:: Data shown ::
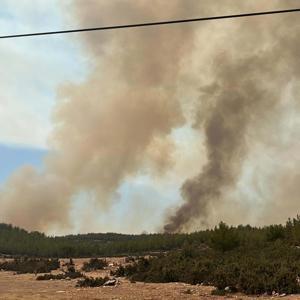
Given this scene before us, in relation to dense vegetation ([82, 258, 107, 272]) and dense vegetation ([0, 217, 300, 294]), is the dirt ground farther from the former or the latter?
dense vegetation ([82, 258, 107, 272])

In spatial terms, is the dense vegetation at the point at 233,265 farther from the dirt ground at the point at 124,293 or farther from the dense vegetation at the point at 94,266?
the dirt ground at the point at 124,293

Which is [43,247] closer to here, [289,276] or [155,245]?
[155,245]

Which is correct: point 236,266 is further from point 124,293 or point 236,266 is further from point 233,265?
point 124,293

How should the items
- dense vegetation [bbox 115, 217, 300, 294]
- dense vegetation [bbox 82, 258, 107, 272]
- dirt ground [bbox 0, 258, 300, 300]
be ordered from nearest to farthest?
dirt ground [bbox 0, 258, 300, 300] < dense vegetation [bbox 115, 217, 300, 294] < dense vegetation [bbox 82, 258, 107, 272]

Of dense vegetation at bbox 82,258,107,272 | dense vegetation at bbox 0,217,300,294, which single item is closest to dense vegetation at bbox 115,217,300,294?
dense vegetation at bbox 0,217,300,294

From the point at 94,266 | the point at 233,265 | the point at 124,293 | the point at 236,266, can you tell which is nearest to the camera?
the point at 124,293

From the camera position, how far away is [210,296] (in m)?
19.6

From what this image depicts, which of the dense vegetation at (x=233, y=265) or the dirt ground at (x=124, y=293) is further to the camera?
the dense vegetation at (x=233, y=265)

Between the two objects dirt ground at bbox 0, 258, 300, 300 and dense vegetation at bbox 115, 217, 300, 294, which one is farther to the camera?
dense vegetation at bbox 115, 217, 300, 294

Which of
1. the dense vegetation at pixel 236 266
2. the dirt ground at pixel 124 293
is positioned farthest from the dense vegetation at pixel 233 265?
the dirt ground at pixel 124 293

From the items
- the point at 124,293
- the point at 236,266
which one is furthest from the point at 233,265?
the point at 124,293

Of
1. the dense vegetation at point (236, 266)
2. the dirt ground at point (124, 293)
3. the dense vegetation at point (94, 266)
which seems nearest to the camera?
the dirt ground at point (124, 293)

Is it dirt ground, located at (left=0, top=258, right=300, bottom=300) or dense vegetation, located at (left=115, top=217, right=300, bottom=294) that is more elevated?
dense vegetation, located at (left=115, top=217, right=300, bottom=294)

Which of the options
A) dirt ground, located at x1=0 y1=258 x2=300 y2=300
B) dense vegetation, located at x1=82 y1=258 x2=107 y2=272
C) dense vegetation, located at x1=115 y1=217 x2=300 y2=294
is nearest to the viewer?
dirt ground, located at x1=0 y1=258 x2=300 y2=300
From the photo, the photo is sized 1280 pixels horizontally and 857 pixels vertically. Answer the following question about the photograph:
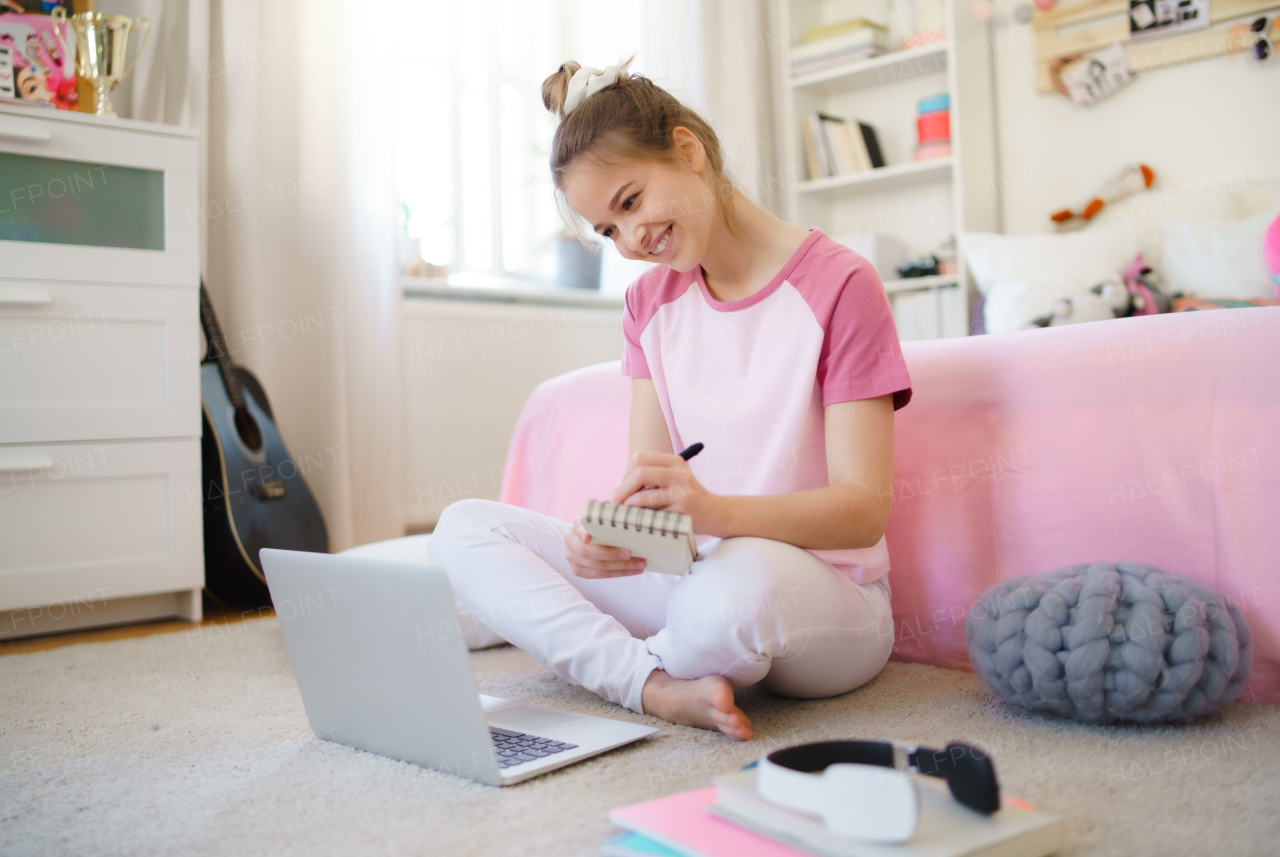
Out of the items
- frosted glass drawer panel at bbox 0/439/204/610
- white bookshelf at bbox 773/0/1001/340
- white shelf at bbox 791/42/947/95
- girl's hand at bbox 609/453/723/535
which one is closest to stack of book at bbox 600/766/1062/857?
girl's hand at bbox 609/453/723/535

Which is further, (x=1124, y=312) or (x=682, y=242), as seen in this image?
(x=1124, y=312)

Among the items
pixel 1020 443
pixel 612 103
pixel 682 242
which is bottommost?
pixel 1020 443

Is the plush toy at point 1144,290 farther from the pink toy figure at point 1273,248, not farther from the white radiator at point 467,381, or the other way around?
the white radiator at point 467,381

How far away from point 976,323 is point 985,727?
1.95 meters

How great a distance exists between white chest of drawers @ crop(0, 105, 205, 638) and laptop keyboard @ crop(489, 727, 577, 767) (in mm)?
1138

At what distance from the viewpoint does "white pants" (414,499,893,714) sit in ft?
3.28

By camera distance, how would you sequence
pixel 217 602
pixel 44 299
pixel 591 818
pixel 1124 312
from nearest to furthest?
1. pixel 591 818
2. pixel 44 299
3. pixel 217 602
4. pixel 1124 312

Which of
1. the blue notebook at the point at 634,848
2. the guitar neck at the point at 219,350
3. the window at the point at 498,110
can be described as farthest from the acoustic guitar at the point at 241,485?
the blue notebook at the point at 634,848

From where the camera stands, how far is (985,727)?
1032 mm

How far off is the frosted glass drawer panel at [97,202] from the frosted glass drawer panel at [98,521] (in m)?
0.32

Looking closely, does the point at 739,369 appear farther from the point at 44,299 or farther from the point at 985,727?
the point at 44,299

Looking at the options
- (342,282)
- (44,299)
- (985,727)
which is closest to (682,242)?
(985,727)

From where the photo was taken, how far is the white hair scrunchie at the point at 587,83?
3.83 feet

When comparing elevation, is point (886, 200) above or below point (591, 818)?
above
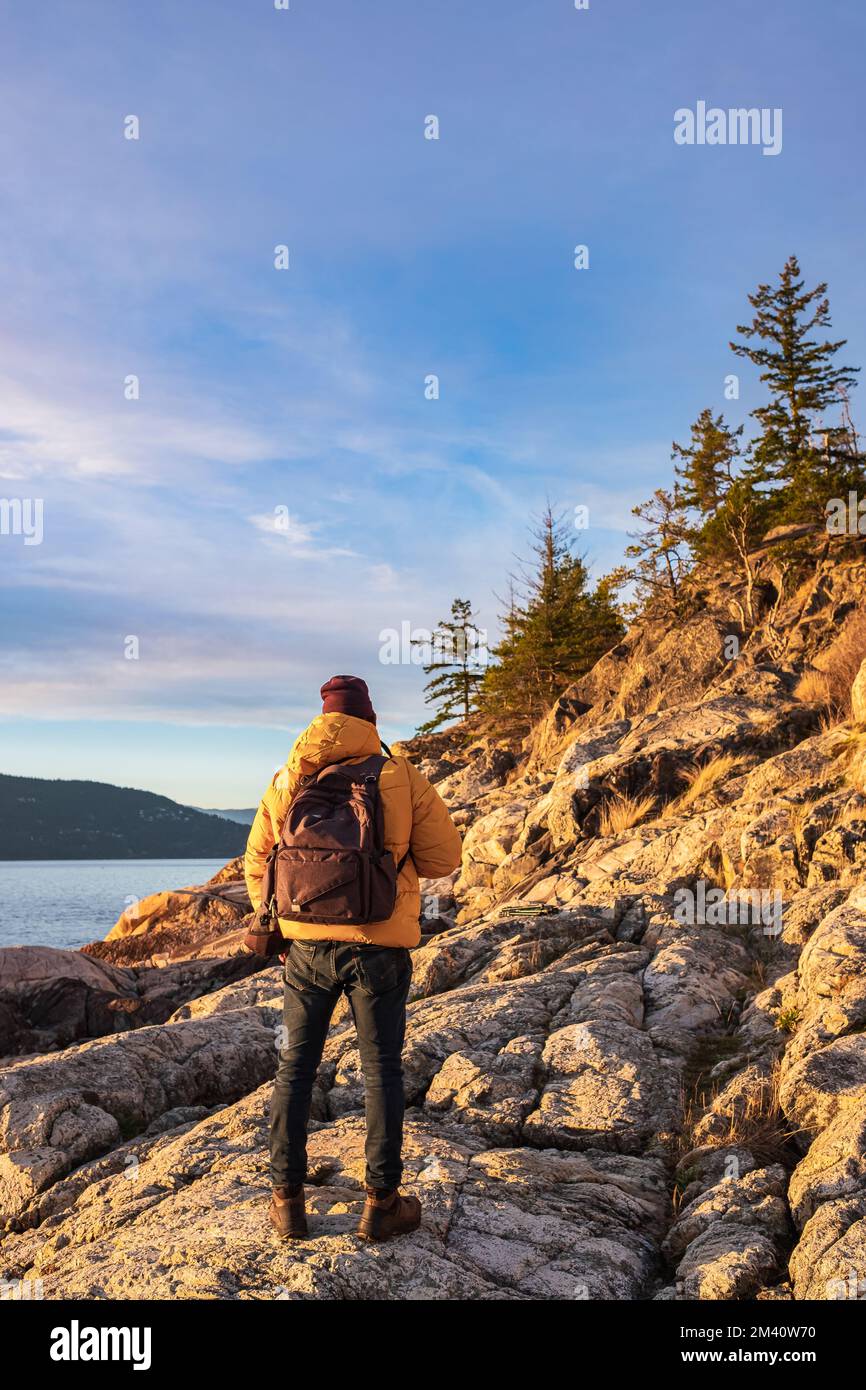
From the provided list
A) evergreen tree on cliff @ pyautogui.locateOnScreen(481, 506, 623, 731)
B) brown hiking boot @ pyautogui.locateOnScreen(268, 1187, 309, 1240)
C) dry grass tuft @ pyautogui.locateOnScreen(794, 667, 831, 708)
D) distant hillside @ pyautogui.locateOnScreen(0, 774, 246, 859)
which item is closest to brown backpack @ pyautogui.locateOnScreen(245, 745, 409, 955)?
brown hiking boot @ pyautogui.locateOnScreen(268, 1187, 309, 1240)

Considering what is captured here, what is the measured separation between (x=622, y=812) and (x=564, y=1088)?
934 centimetres

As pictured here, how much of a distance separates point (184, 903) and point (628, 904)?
1501cm

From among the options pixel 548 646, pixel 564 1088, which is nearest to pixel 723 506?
pixel 548 646

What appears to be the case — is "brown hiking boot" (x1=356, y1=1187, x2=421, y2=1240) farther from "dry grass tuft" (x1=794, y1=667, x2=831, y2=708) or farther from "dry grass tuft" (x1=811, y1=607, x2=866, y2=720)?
"dry grass tuft" (x1=794, y1=667, x2=831, y2=708)

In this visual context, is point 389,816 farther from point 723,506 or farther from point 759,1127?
point 723,506

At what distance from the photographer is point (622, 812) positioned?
16.0m

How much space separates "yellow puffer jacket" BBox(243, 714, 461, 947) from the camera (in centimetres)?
471

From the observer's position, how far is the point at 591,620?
38469 millimetres

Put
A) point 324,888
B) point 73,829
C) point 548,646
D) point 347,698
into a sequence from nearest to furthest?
point 324,888 < point 347,698 < point 548,646 < point 73,829

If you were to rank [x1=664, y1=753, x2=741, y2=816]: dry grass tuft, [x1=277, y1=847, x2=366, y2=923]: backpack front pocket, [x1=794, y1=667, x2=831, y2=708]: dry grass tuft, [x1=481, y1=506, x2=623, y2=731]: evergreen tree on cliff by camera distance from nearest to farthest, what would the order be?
[x1=277, y1=847, x2=366, y2=923]: backpack front pocket
[x1=664, y1=753, x2=741, y2=816]: dry grass tuft
[x1=794, y1=667, x2=831, y2=708]: dry grass tuft
[x1=481, y1=506, x2=623, y2=731]: evergreen tree on cliff

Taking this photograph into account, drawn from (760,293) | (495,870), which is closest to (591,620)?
(760,293)

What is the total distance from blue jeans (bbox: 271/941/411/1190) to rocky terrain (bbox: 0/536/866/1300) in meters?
0.42

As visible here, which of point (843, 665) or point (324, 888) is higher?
point (843, 665)

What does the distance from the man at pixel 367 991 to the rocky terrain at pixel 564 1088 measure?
0.25 m
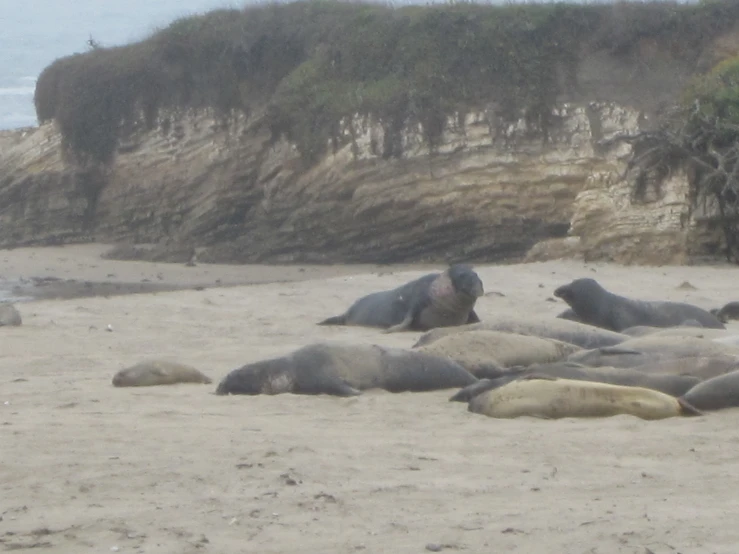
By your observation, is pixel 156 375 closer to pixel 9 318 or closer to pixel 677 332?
pixel 677 332

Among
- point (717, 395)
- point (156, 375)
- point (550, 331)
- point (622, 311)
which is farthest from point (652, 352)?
point (622, 311)

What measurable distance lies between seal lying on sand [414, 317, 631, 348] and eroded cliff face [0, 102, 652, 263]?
9.22m

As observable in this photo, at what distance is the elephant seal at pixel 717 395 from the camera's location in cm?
566

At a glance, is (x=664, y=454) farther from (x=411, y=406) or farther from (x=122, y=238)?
(x=122, y=238)

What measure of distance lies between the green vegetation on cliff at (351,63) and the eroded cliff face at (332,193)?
1.30 ft

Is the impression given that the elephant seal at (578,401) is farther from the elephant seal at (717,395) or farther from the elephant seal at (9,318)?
the elephant seal at (9,318)

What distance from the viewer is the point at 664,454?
4734 millimetres

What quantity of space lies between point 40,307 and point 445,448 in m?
8.08

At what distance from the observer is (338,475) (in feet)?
14.4

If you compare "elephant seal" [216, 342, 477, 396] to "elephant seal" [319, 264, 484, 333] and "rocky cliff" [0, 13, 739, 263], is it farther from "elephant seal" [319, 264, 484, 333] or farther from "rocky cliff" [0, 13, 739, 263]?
"rocky cliff" [0, 13, 739, 263]

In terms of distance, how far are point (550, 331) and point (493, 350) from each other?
971mm

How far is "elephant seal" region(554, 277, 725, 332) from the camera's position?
374 inches

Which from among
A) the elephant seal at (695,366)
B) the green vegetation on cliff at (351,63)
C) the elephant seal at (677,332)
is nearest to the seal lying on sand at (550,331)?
the elephant seal at (677,332)

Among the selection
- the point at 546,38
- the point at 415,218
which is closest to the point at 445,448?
the point at 415,218
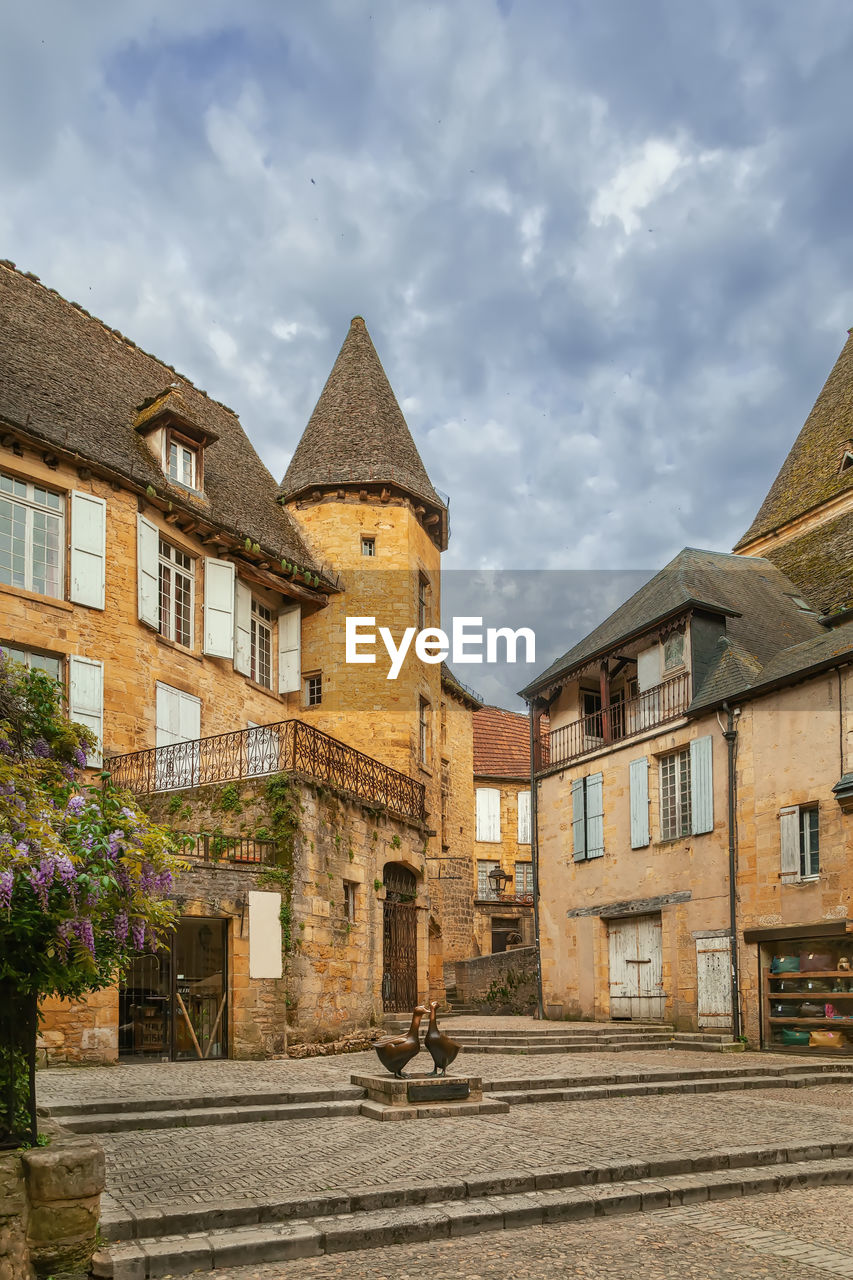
:::
Return every line from the listing above that contains the word "feet", copying each one in full.

• Response for this exercise:
3.83 feet
At what distance from the observer is (338,475) (in feet)?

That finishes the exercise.